---
library_name: transformers
license: apache-2.0
base_model: google/pix2struct-docvqa-base
tags:
- generated_from_trainer
- invoice-processing
- information-extraction
- czech-language
- document-ai
- multimodal-model
- generative-model
- synthetic-data
- hybrid-data
metrics:
- f1
model-index:
- name: Pix2StructCzechInvoice-V2
  results: []
---

# Pix2StructCzechInvoice (V2 – Synthetic + Random Layout + Real Layout Injection)

This model is a fine-tuned version of [google/pix2struct-docvqa-base](https://huggingface.co/google/pix2struct-docvqa-base) for structured information extraction from Czech invoices.

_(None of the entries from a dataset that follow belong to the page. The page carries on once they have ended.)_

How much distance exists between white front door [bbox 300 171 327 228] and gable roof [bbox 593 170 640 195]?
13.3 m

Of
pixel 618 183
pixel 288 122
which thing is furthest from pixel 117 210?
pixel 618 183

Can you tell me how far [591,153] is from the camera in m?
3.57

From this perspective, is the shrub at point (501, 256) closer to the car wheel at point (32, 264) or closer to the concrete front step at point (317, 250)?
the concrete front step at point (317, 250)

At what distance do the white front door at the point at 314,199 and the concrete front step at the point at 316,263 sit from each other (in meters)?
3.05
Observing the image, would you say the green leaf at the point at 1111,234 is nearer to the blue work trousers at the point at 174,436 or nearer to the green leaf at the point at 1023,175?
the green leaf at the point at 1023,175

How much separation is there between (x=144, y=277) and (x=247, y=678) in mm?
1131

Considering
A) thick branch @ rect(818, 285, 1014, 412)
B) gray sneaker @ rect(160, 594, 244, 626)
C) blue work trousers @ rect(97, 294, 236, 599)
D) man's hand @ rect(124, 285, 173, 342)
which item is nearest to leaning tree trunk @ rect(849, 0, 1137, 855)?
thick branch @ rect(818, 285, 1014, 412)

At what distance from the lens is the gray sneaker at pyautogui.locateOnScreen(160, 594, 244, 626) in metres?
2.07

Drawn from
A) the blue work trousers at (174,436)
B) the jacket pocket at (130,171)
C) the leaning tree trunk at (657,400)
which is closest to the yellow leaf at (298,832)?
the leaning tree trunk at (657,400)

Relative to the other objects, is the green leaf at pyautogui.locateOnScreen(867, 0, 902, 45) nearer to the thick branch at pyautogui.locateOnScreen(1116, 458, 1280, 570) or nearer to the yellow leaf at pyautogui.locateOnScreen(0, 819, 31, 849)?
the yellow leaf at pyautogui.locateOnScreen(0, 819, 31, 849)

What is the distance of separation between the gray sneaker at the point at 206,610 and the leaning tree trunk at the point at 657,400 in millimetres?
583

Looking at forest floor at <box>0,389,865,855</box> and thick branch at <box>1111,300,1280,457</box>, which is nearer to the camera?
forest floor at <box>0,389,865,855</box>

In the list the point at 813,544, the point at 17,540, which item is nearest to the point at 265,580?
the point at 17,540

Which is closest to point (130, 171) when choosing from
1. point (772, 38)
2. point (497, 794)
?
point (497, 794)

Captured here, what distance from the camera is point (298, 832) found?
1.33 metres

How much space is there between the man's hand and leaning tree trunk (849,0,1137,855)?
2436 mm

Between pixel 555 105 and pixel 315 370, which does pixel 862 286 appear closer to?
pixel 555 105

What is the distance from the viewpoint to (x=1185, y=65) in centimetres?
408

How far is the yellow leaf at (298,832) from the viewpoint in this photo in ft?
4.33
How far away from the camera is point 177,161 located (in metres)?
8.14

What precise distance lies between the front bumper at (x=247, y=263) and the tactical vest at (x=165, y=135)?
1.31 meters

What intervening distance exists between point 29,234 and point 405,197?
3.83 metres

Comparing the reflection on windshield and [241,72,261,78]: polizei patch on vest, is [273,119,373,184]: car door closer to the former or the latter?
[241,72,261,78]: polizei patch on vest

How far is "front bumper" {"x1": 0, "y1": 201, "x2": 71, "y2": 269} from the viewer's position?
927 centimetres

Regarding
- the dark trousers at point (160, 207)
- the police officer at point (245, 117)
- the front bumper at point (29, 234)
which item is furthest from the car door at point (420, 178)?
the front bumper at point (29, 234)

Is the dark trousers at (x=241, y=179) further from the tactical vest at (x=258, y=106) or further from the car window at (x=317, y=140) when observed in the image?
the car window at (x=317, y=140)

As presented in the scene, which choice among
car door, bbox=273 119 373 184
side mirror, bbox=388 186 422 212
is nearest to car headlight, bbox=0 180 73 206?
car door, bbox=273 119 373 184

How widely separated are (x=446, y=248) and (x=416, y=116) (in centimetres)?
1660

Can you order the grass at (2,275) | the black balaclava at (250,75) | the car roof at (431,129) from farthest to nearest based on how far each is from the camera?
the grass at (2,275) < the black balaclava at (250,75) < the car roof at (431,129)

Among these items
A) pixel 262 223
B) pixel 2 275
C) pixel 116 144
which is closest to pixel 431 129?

It achieves the following results on the evaluation set:
- Loss: 0.2521  
- F1: 0.7311  

---

## Model description

Pix2StructCzechInvoice (V2) represents an advanced stage of the generative document understanding pipeline.

The model:
- processes full document images  
- generates structured outputs as text sequences  

It is trained to extract key invoice fields:
- supplier  
- customer  
- invoice number  
- bank details  
- totals  
- dates  

This version introduces **real layout injection**, significantly improving visual realism and model generalization.

---

## Training data

The dataset consists of three components:

1. **Synthetic template-based invoices**  
2. **Synthetic invoices with randomized layouts**  
3. **Hybrid invoices with real layouts and synthetic content**  

### Real layout injection

In the hybrid dataset:
- real invoice layouts are used as templates  
- original content is replaced with synthetic data  
- new content is rendered into realistic visual structures  

This preserves:
- real-world layout complexity  
- visual patterns and formatting  
- document structure variability  

while maintaining:
- full control over annotations  
- consistent output format  

---

## Role in the pipeline

This model corresponds to:

**V2 – Synthetic + layout augmentation + real layout injection**

It is used to:
- reduce the domain gap between synthetic and real documents  
- evaluate the effect of realistic layouts on generative models  
- compare with:
  - V0–V1 (synthetic-only training)  
  - V3 (real data fine-tuning)  

---

## Intended uses

- End-to-end invoice extraction from images  
- Document VQA-style tasks  
- Research in generative document understanding  
- Evaluation of hybrid training strategies  

---

## Limitations

- Generated outputs may contain formatting errors  
- Sensitive to decoding strategy and tokenization  
- Still lacks full exposure to real linguistic variability  
- Training remains less stable than classification-based models  

---

## Training procedure

### Training hyperparameters

The following hyperparameters were used during training:
- learning_rate: 0.0001
- train_batch_size: 8
- eval_batch_size: 1
- seed: 42
- optimizer: Use OptimizerNames.ADAMW_TORCH_FUSED with betas=(0.9,0.999) and epsilon=1e-08 and optimizer_args=No additional optimizer arguments
- lr_scheduler_type: cosine_with_restarts
- lr_scheduler_warmup_steps: 0.1
- num_epochs: 10
- mixed_precision_training: Native AMP

---

### Training results

| Training Loss | Epoch | Step | Validation Loss | F1     |
|:-------------:|:-----:|:----:|:---------------:|:------:|
| 0.3432        | 1.0   | 115  | 0.2771          | 0.6644 |
| 0.1942        | 2.0   | 230  | 0.2611          | 0.6745 |
| 0.1934        | 3.0   | 345  | 0.2521          | 0.7311 |
| 0.1325        | 4.0   | 460  | 0.2665          | 0.7133 |
| 0.1131        | 5.0   | 575  | 0.2686          | 0.6762 |
| 0.1125        | 6.0   | 690  | 0.2601          | 0.7277 |
| 0.1011        | 7.0   | 805  | 0.2962          | 0.7118 |
| 0.1229        | 8.0   | 920  | 0.2893          | 0.7095 |
| 0.0861        | 9.0   | 1035 | 0.3019          | 0.6931 |
| 0.0860        | 10.0  | 1150 | 0.3167          | 0.7186 |

---

## Framework versions

- Transformers 5.0.0  
- PyTorch 2.10.0+cu128  
- Datasets 4.0.0  
- Tokenizers 0.22.2